Despite these differences, the core protocol is identical. An LLM sees a list of tool schemas, decides to call one, the agent executes it, and the result goes back to the LLM. Everything else -- validation, permissions, progress, rendering -- is orchestration around that loop. Understanding the Tool trait gives you the foundation to understand Claude Code's full system.
Implementation note
There is no new source file to create in this chapter. The EchoTool exists
only in the test file (src/tests/ch3.rs). Your job is to verify that the types
you built in Chapter 4 -- Tool, ToolDefinition, ToolSet --
work correctly with a concrete tool implementation. If the test_read_ tests pass,
your type definitions are correct.
Run the tests
cargo test -p mini-claw-code-starter test_read_
What the tests verify
test_read_read_definition-- theReadToolproduces the correct name and a non-empty description from itsToolDefinition, and the"path"parameter is requiredtest_read_read_file-- calling with a valid path returns the file's content, verifying argument extraction and return valuetest_read_read_missing_file-- calling with a nonexistent path returns an errortest_read_read_missing_arg-- calling with no arguments returns an error
Key takeaway
The Tool trait is deliberately minimal -- just definition() and call().

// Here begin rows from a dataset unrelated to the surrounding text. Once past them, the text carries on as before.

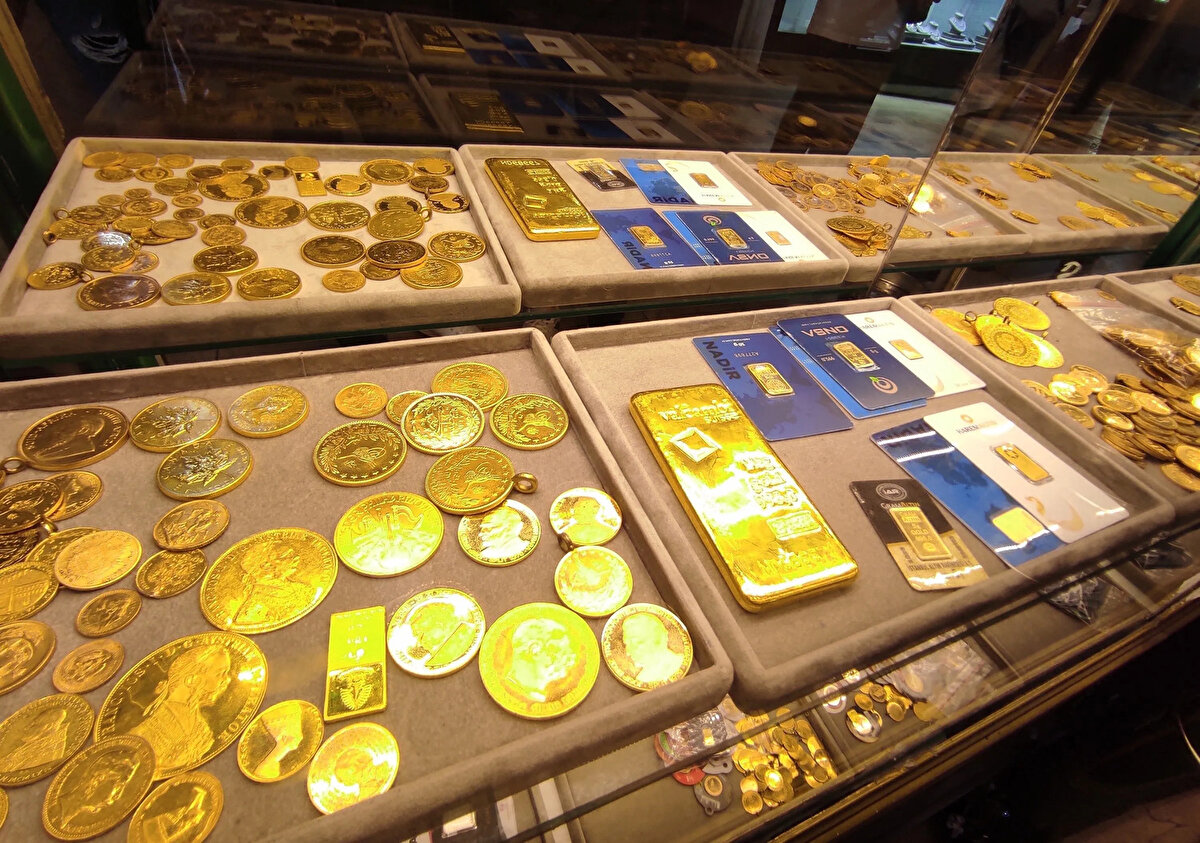 Gram Altın Tarihi Bir Tırmanışla 4.900 TL'yi Aştı: Gözler 11 Eylül'de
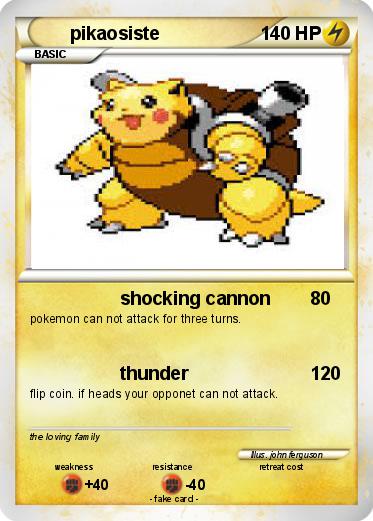 Pokemon pikaosiste
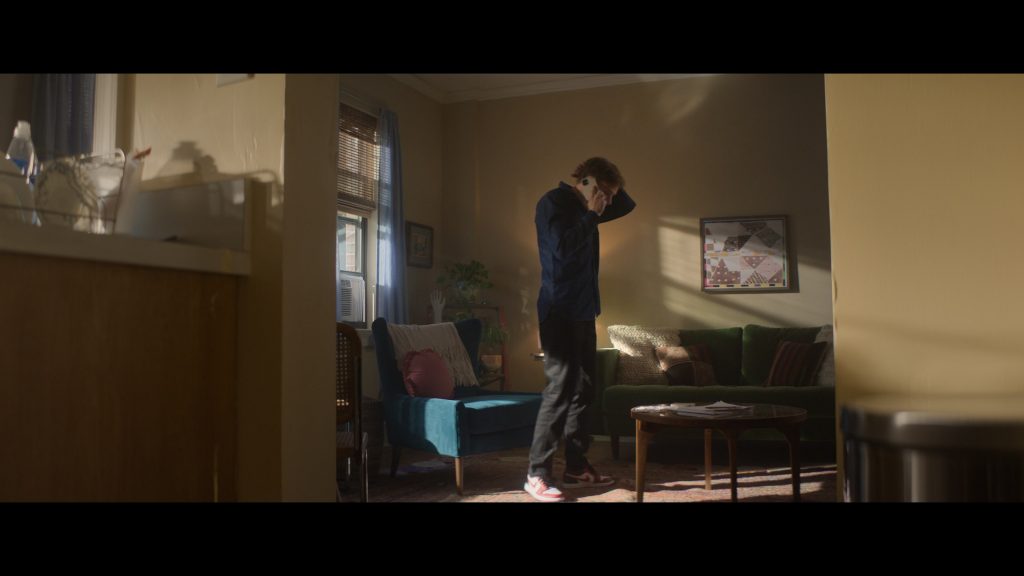Nike Sneakers of Hunter Parrish as Owen in The Other Black Girl S01E05 “Don't You Want Me” (2023) (Image 4)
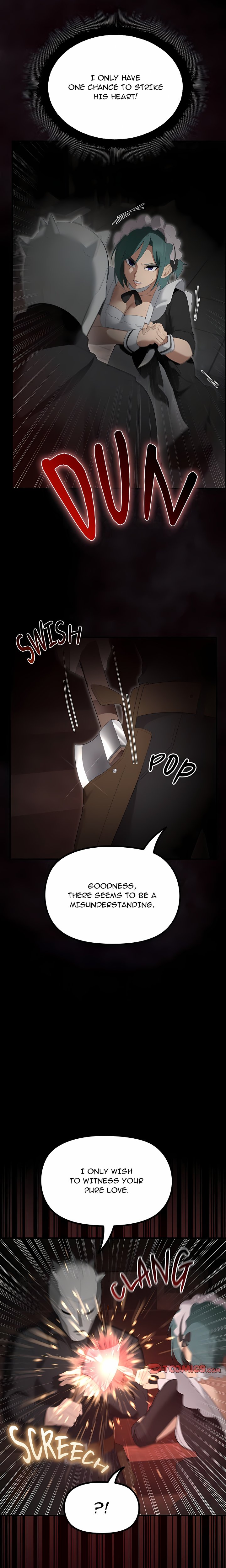 XX Dungeon Chapter 46 - Page 5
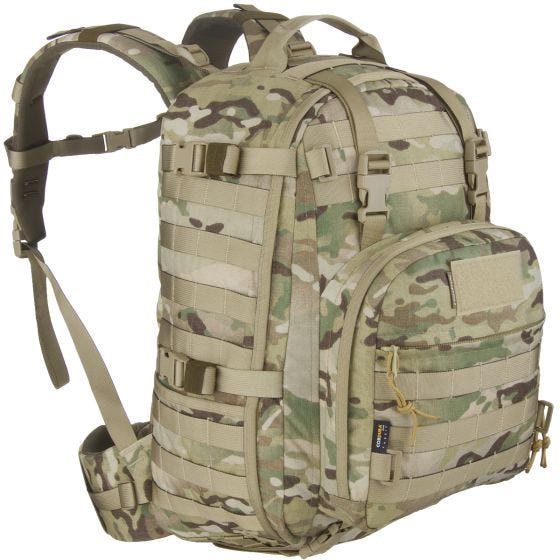 Wisport zaino Whistler 35 II in MultiCam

This simplicity means every tool, from a trivial echo to a complex bash executor, implements the same two-method interface. The agent loop does not need to know what a tool does; it only needs to look it up by name and call it.
Summary
This chapter focused on the why behind the tool types you defined in Chapter 4:
#[async_trait]vs RPITIT -- the critical distinction. Tools need object safety for heterogeneous storage; providers need zero-cost generics. The two-strategy approach gives you both.- Errors are values -- tool failures return
Ok("error: ..."), notErr(...). The agent loop continues. The model adapts. - EchoTool -- your first concrete tool, demonstrating the full lifecycle: schema definition, trait implementation, registration, execution.
In the next chapter we build the SimpleAgent -- the loop that ties providers and tools together into a functioning agent.